Observers have mostly focused on the video's kookiest parts — Barber's calls for the impeachment of Pres. Obama, and Fake George Washington's call to "Gather Your Armies" — and don't get me wrong, those are plenty crazy sentiments.
But it's the milder portions of the video that actually caught my attention. Specifically, the assumption that the Founding Fathers would have opposed any taxes, especially the progressive kind.
It's funny how the people who venerate the Founding Fathers most tend to know the least about them, and the people who use the constitution as a political prop don't seem to have read it. For one thing, it's pretty silly to treat the Founding Fathers as a unitary entity that didn't have internal dissent.

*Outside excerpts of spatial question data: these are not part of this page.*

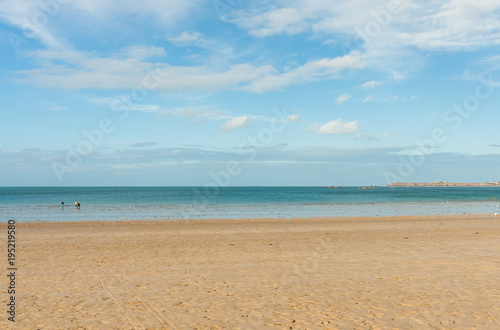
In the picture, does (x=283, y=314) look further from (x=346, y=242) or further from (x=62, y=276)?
(x=346, y=242)

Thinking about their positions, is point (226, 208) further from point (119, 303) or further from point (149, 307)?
point (149, 307)

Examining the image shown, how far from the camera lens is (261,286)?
9.91 metres

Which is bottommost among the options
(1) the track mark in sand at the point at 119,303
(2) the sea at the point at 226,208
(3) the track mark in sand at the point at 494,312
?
(2) the sea at the point at 226,208

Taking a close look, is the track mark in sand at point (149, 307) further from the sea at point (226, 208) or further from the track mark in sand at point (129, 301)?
the sea at point (226, 208)

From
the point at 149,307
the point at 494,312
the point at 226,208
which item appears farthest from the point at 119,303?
the point at 226,208

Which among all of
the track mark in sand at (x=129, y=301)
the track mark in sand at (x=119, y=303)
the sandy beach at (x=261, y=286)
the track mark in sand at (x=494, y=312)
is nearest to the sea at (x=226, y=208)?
the sandy beach at (x=261, y=286)

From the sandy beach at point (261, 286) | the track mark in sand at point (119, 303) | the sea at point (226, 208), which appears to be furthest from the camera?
the sea at point (226, 208)

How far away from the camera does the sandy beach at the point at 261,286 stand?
7.38 meters

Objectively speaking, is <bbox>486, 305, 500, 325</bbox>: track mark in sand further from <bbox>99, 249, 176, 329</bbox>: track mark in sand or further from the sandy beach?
<bbox>99, 249, 176, 329</bbox>: track mark in sand

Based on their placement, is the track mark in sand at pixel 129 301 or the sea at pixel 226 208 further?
the sea at pixel 226 208

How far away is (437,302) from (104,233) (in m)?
19.9

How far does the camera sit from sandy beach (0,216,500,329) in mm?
7375

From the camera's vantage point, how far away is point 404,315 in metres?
7.59

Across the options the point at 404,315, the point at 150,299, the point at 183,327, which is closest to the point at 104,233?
the point at 150,299
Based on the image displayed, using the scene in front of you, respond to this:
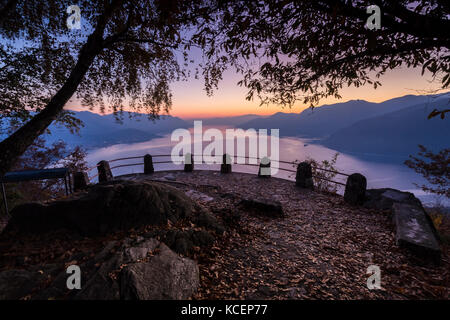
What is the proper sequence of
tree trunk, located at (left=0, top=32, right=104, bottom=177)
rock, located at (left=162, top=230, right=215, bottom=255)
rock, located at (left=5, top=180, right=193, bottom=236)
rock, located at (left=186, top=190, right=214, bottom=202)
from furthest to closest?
rock, located at (left=186, top=190, right=214, bottom=202)
rock, located at (left=5, top=180, right=193, bottom=236)
tree trunk, located at (left=0, top=32, right=104, bottom=177)
rock, located at (left=162, top=230, right=215, bottom=255)

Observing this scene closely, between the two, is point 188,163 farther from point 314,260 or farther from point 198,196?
point 314,260

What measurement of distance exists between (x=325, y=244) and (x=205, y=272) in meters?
3.60

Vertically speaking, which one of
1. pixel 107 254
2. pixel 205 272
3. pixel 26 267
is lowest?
pixel 205 272

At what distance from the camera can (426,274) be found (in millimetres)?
4070

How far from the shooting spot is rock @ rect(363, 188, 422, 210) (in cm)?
726

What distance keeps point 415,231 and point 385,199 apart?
8.59 ft

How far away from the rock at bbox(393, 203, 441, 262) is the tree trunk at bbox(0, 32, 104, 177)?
981 cm

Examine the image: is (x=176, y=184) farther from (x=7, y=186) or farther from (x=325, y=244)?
(x=7, y=186)

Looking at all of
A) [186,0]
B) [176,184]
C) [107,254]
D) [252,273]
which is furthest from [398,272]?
[176,184]

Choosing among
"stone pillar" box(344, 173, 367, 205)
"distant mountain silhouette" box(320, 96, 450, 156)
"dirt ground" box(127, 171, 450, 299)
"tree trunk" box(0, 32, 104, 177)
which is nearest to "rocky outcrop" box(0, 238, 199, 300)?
"dirt ground" box(127, 171, 450, 299)

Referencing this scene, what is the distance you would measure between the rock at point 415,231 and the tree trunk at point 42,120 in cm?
981

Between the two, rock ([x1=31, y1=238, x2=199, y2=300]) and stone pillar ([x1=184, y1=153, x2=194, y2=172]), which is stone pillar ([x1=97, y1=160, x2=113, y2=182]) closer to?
stone pillar ([x1=184, y1=153, x2=194, y2=172])

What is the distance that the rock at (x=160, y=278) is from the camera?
104 inches

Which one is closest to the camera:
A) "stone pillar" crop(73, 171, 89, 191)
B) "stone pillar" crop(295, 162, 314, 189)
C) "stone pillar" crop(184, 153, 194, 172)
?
"stone pillar" crop(73, 171, 89, 191)
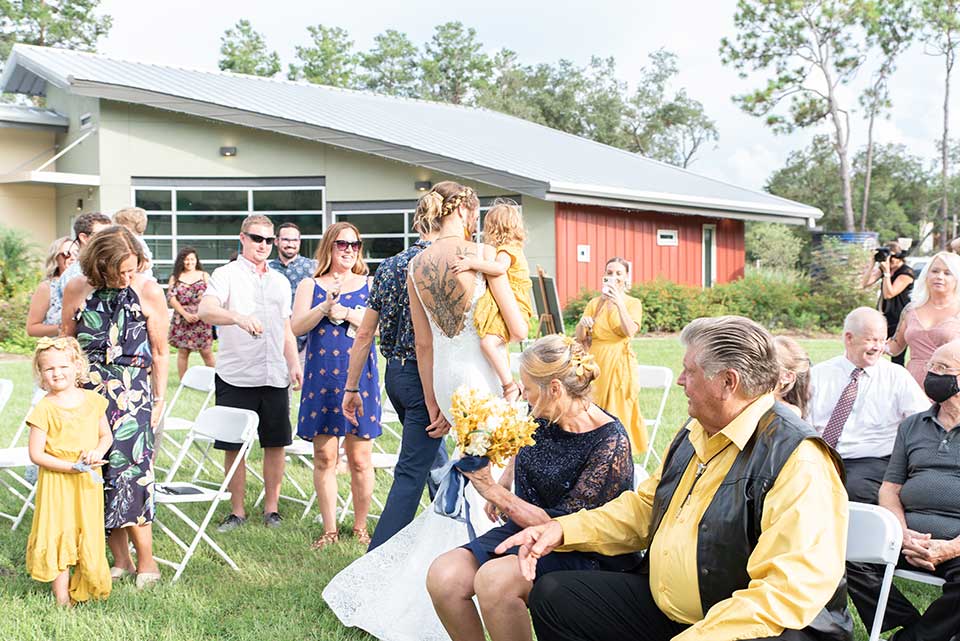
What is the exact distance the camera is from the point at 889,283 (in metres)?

The populist Jefferson got into numerous debates with his more elitist contemporaries, and history has been much kinder to the redhead than his opponents, who referred to everyday people (the people Barber is trying to incite) as "the rabble."
And Jefferson was openly pro-progressive taxation. As he said in a 1785 letter to James Madison, "Another means of silently lessening the inequality of property is to exempt all from taxation below a certain point, and to tax the higher portions of property in geometrical progression as they rise."

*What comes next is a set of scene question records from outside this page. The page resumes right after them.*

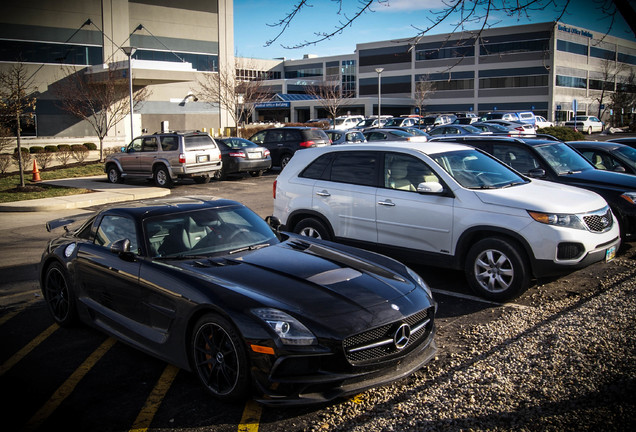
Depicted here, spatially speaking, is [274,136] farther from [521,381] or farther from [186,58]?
[186,58]

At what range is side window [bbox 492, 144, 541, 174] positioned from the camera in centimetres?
974

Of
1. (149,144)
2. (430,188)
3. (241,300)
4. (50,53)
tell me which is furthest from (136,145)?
(50,53)

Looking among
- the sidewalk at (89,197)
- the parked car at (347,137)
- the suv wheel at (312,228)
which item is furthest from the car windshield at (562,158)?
the parked car at (347,137)

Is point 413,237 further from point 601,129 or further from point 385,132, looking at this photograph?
point 601,129

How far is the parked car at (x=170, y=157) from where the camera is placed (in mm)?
18969

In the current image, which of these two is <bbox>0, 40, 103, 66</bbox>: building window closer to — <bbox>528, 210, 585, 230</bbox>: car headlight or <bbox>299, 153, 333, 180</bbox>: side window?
<bbox>299, 153, 333, 180</bbox>: side window

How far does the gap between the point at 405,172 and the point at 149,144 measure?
14315 mm

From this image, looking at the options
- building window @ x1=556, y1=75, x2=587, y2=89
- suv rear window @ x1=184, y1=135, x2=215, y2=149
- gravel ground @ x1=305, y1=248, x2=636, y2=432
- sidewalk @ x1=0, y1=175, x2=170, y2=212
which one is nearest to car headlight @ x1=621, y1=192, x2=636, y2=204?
gravel ground @ x1=305, y1=248, x2=636, y2=432

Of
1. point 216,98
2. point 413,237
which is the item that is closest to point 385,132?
point 413,237

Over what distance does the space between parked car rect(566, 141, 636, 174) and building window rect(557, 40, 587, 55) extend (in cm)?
6811

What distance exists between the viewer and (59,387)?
4652 millimetres

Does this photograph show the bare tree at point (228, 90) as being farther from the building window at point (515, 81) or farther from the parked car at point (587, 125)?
the building window at point (515, 81)

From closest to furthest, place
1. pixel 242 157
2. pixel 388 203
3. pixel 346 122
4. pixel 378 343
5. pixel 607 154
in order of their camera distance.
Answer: pixel 378 343
pixel 388 203
pixel 607 154
pixel 242 157
pixel 346 122

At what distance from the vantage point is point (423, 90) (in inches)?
2975
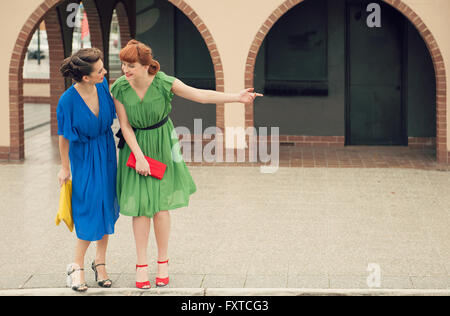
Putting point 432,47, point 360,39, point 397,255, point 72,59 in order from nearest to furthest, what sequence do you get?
point 72,59, point 397,255, point 432,47, point 360,39

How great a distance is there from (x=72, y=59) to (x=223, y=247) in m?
2.31

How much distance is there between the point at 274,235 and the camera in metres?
8.09

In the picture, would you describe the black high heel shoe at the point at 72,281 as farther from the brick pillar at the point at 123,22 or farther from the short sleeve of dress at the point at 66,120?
the brick pillar at the point at 123,22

Thomas Paine was also a vocal advocate of the progressive income tax. The country passed a progressive estate tax in 1797, and this debate's been settled at least since the days of Teddy Roosevelt.

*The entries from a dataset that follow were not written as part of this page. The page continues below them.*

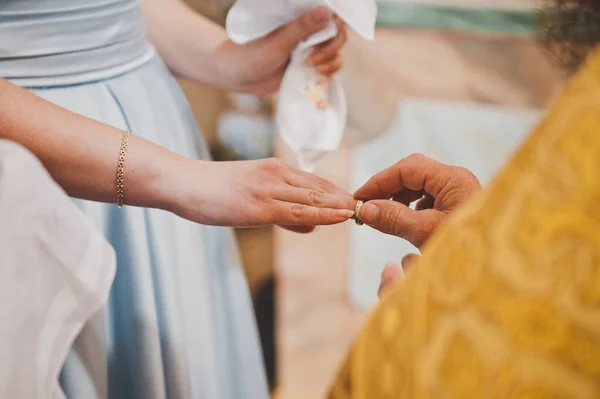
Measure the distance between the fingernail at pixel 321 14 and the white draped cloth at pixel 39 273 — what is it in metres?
0.41

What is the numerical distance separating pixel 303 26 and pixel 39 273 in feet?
1.51

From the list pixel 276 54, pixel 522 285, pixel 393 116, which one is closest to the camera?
pixel 522 285

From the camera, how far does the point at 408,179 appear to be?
68cm

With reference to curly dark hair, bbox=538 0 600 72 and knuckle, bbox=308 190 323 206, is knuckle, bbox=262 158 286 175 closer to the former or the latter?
knuckle, bbox=308 190 323 206

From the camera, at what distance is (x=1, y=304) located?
0.48m

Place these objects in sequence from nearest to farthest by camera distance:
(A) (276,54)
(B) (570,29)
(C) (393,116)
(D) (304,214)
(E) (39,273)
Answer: (E) (39,273) → (D) (304,214) → (A) (276,54) → (B) (570,29) → (C) (393,116)

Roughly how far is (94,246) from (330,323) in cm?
133

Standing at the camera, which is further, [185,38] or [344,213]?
[185,38]

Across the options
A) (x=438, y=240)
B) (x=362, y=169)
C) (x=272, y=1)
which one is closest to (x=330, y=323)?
(x=362, y=169)

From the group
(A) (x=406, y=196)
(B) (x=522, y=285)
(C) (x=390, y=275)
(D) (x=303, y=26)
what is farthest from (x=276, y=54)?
(B) (x=522, y=285)

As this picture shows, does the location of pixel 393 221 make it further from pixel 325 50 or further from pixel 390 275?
pixel 325 50

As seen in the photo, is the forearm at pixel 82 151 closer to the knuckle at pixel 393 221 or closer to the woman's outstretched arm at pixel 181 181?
the woman's outstretched arm at pixel 181 181

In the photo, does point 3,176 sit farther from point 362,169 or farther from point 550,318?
point 362,169

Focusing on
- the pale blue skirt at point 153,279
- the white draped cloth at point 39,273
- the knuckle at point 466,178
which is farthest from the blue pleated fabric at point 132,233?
the knuckle at point 466,178
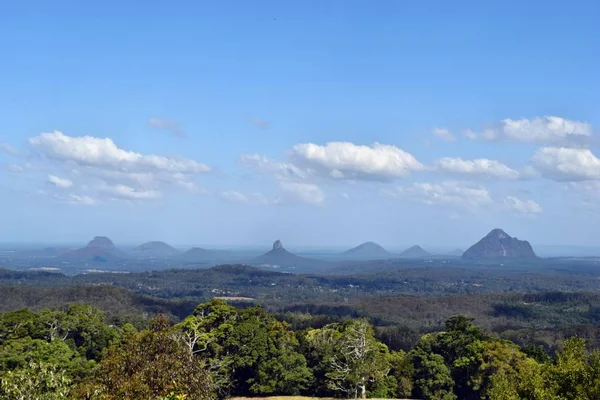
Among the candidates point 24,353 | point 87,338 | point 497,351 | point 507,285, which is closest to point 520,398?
point 497,351

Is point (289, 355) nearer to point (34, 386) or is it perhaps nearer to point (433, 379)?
point (433, 379)

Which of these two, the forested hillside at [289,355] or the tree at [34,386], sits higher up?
the tree at [34,386]

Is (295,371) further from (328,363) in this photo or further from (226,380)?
(226,380)

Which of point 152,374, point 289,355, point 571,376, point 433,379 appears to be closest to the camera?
point 152,374

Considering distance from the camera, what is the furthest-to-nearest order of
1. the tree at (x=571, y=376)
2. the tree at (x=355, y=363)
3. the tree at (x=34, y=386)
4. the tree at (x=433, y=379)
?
1. the tree at (x=433, y=379)
2. the tree at (x=355, y=363)
3. the tree at (x=571, y=376)
4. the tree at (x=34, y=386)

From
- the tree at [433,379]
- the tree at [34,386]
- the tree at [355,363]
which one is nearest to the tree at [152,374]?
the tree at [34,386]

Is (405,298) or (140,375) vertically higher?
(140,375)

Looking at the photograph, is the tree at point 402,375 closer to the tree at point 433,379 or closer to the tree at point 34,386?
the tree at point 433,379

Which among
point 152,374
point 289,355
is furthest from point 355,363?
point 152,374

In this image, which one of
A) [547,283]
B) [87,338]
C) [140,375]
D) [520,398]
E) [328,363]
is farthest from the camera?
[547,283]

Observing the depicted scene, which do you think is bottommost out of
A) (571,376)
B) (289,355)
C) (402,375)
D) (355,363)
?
(402,375)

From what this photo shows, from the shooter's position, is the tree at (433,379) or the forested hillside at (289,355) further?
the tree at (433,379)
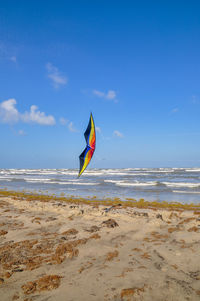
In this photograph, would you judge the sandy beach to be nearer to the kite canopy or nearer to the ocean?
the kite canopy

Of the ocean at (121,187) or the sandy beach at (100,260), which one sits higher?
the sandy beach at (100,260)

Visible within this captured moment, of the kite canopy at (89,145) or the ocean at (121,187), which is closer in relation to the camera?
the kite canopy at (89,145)

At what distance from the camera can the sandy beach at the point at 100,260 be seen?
8.09 ft

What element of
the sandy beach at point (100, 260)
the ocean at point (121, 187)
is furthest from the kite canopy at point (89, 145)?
the ocean at point (121, 187)

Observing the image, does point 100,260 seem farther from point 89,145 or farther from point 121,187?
point 121,187

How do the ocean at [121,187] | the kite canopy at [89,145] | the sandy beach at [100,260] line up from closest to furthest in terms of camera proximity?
the sandy beach at [100,260]
the kite canopy at [89,145]
the ocean at [121,187]

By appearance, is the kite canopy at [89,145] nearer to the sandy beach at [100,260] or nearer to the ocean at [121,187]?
the sandy beach at [100,260]

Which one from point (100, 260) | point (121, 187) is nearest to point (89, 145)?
point (100, 260)

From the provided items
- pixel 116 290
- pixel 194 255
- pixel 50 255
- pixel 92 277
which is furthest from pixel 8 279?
pixel 194 255

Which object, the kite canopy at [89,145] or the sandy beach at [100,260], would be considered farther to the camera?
the kite canopy at [89,145]

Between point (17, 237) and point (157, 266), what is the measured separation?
3.29 m

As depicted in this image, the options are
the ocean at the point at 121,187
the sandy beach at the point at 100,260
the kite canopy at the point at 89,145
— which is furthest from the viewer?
the ocean at the point at 121,187

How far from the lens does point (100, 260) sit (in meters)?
3.40

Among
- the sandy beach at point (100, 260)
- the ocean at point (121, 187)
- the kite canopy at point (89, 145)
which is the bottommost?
the ocean at point (121, 187)
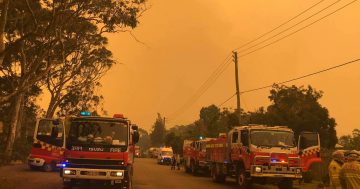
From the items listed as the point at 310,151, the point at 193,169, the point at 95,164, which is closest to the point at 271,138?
the point at 310,151

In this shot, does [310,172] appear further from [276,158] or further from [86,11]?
[86,11]

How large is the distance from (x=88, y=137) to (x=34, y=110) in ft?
140

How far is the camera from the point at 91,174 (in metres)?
16.2

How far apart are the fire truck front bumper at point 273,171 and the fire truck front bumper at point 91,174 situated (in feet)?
23.4

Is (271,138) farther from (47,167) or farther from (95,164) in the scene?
(47,167)

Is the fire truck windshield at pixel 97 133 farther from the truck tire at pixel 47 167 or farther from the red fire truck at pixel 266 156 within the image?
the truck tire at pixel 47 167

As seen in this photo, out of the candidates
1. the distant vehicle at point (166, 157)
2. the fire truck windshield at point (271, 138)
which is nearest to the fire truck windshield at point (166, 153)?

Even George Washington, who "appears" in the ad as an impersonator, wasn't anti-tax. General Washington levied the first tax in the new republic, the Whiskey Tax, and when people rebelled, he "gathered his armies" — and not in the way Barber would like. Yes, he used the military to enforce tax policy.
Conservatives always quote one snippet from Washington where he says that taxes are always "inconvenient and unpleasant." Strangely, they never quote the whole passage, which shows Washington's views in context. He said this in his farewell address (emphasis mine):
To facilitate to them the performance of their duty, it is essential that you should practically bear in mind that towards the payment of debts there must be revenue; that to have revenue there must be taxes; that no taxes can be devised which are not more or less inconvenient and unpleasant; that the intrinsic embarrassment, inseparable from the selection of the proper objects (which is always a choice of difficulties), ought to be a decisive motive for a candid construction of the conduct of the government in making it, and for a spirit of acquiescence in the measures for obtaining revenue, which the public exigencies may at any time dictate.
In other words: yeah, it's always going to be a pain to pay taxes, but to promote the common good, we need them so we can raise revenue and do the things the public needs done.
Which is still the mainstream position among Americans now.